In the face of suffering, we must humble ourselves. We don’t suffer because we are good. We suffer because Christ suffered, and we follow him. Left to our own devices, we run from suffering in a heartbeat. Jesus walked straight toward it by dying on the cross for our sakes. He didn’t have to do that. But he humbled himself and became obedient to God’s will for his life and ultimately ours.
That’s why we can cast every anxiety on him. He cares for us like no other. Paul reminds us: “Do not be anxious about anything, but in everything, by prayer and petition, with thanksgiving, present your requests to God. And the peace of God, which transcends all understanding, will guard your hearts and minds in Christ Jesus” (Philippians 4:6-7).
Be alert, self-controlled, strong
Peter also teaches us to be on the watch for a spiritual enemy. Many in his day wanted to silence the voices of those who proclaimed Christ, discredit their witness and destroy the church altogether.

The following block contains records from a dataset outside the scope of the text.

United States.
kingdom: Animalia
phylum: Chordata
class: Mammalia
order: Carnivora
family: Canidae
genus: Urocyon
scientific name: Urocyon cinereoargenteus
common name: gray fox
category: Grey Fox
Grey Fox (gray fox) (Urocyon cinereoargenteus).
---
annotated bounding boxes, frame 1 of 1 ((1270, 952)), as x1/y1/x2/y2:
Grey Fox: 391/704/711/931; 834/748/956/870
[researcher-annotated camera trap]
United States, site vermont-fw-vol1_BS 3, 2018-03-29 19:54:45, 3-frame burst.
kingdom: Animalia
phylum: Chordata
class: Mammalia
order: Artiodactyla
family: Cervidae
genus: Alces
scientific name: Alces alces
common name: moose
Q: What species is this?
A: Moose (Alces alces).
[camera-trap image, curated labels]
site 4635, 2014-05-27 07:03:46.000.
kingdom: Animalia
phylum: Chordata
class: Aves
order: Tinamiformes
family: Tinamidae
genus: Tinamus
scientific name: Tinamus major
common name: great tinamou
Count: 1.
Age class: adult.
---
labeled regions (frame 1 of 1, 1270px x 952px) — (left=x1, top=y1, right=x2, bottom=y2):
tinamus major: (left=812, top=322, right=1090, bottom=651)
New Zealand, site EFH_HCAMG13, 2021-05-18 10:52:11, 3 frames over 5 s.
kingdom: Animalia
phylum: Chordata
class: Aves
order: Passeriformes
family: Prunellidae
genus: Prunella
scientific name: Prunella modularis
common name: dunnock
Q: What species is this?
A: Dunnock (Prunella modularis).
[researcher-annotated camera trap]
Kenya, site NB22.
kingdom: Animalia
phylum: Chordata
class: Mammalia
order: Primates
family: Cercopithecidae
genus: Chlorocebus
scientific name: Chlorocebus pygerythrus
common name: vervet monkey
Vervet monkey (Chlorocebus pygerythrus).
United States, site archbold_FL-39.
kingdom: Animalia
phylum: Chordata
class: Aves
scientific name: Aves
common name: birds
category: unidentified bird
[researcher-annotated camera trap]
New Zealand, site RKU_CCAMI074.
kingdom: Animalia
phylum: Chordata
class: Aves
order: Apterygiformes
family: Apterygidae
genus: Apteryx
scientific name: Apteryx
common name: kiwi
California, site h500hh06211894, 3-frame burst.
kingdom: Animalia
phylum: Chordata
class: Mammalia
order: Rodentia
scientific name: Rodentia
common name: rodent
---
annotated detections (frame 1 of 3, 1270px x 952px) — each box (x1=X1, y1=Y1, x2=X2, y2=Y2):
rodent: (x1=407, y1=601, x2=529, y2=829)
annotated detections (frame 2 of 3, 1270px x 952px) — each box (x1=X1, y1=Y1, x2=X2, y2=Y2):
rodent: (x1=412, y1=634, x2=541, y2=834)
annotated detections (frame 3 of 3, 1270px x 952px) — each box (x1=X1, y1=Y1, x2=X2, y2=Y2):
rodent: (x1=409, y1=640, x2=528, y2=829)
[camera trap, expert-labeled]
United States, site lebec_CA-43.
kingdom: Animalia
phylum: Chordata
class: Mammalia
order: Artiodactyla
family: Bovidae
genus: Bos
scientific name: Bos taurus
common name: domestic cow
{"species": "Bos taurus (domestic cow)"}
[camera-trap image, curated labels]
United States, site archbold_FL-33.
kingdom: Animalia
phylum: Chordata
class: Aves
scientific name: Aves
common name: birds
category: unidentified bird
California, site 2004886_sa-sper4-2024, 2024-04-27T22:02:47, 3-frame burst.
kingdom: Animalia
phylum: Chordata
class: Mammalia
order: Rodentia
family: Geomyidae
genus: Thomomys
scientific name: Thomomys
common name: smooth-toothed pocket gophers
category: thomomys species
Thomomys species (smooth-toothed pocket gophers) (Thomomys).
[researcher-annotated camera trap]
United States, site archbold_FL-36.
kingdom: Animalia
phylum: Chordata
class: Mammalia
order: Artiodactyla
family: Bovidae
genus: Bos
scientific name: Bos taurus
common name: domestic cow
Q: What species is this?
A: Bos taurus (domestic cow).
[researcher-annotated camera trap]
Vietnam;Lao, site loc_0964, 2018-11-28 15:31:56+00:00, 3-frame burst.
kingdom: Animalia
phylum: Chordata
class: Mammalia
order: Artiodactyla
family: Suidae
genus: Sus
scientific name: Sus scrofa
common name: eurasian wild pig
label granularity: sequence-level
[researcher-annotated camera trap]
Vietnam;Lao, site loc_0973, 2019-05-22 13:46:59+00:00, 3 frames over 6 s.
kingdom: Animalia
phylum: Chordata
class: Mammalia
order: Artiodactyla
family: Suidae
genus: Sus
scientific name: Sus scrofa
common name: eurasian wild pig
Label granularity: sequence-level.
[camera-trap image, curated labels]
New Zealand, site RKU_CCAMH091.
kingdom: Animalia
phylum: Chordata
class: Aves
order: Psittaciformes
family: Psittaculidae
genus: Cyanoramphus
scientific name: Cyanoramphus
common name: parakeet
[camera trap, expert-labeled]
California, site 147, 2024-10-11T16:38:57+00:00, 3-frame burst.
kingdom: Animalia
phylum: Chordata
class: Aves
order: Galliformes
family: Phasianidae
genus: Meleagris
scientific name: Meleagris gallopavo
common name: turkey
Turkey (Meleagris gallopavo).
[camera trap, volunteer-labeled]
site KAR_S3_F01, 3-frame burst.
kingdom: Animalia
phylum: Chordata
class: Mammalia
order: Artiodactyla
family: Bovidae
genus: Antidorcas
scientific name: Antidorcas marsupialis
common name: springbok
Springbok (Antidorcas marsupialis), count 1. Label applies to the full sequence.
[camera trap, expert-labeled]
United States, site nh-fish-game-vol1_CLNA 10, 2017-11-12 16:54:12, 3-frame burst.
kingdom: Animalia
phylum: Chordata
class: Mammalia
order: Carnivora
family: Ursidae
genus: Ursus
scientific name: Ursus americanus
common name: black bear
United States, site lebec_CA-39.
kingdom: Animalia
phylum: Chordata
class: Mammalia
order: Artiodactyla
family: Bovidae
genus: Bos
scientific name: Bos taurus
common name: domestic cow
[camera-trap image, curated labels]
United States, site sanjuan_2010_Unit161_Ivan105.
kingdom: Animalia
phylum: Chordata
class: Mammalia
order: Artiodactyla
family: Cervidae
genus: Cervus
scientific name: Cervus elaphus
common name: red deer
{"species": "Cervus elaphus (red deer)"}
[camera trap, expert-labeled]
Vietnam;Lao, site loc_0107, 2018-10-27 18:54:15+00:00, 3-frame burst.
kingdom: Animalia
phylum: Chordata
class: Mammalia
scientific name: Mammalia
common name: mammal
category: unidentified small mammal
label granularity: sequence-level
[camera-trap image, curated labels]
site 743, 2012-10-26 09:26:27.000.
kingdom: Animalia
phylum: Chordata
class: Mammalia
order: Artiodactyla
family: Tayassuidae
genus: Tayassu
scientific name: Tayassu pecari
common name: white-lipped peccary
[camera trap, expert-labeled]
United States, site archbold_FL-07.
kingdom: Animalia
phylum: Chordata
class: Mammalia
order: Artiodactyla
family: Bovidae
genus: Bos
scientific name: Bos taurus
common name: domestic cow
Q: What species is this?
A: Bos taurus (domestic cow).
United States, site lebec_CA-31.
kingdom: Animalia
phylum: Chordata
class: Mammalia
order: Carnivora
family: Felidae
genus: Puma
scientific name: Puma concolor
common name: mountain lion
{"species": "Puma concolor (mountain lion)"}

That doesn’t seem so different from our day. He wisely teaches us to be alert to the tactics of the one who seeks to destroy, to exercise self-control and to stand firm. He compared the enemy to a prowling lion (1 Peter 5:8-9).
Lions tend to hunt in a group to increase their chances of catching something to eat. Their victims might be sick, young or alone. It is easier to be hunted down when the victim is vulnerable. When we do not care for our souls, distance ourselves from other believers or fail to feed on God’s word, we become susceptible to the enemy’s strategies.
Alertness coupled with the fruit of the Spirit—self-control—gives us strength to stand. Consider Jesus hanging on the cross. He had been beaten, mocked, lied about and betrayed. What did he do to deserve that? Nothing! Instead of lashing out at those crucifying him, he asked the Father to forgive them because they didn’t know what they were doing.
We are to resist the enemy. He will throw all kinds of lies at believers: “God’s not really going to take care of you. You have to meet your own needs any way you can.” “Christians shouldn’t have to suffer. God doesn’t care about you.” How do you counteract those lies?
Stand firm in your faith. Consider the three elements of faith: A firm conviction about God and his truth; a personal surrender to Christ; and a way of living inspired by that surrender.
Instead of listening to lies, ask God to reveal truth to you. Surrender to the truth God shows you in his word. Allow his word to shape the way you live.
Only for a season
The psalmist wrote, “Weeping may remain for a night, but rejoicing comes in the morning” (Psalm 30:5). The God of all grace promises us our suffering only will last for a little while. He has called us to his eternal glory. He personally will restore us, make us strong and cause us to be steadfast.
With the Apostle Paul, we declare, “God is able to make all grace abound to you, so that in all things at all times, having all that you need, you will abound in every good work” (2 Corinthians 9:8). Victorious faith is ours because of the mighty power of Almighty God. His is the winning team.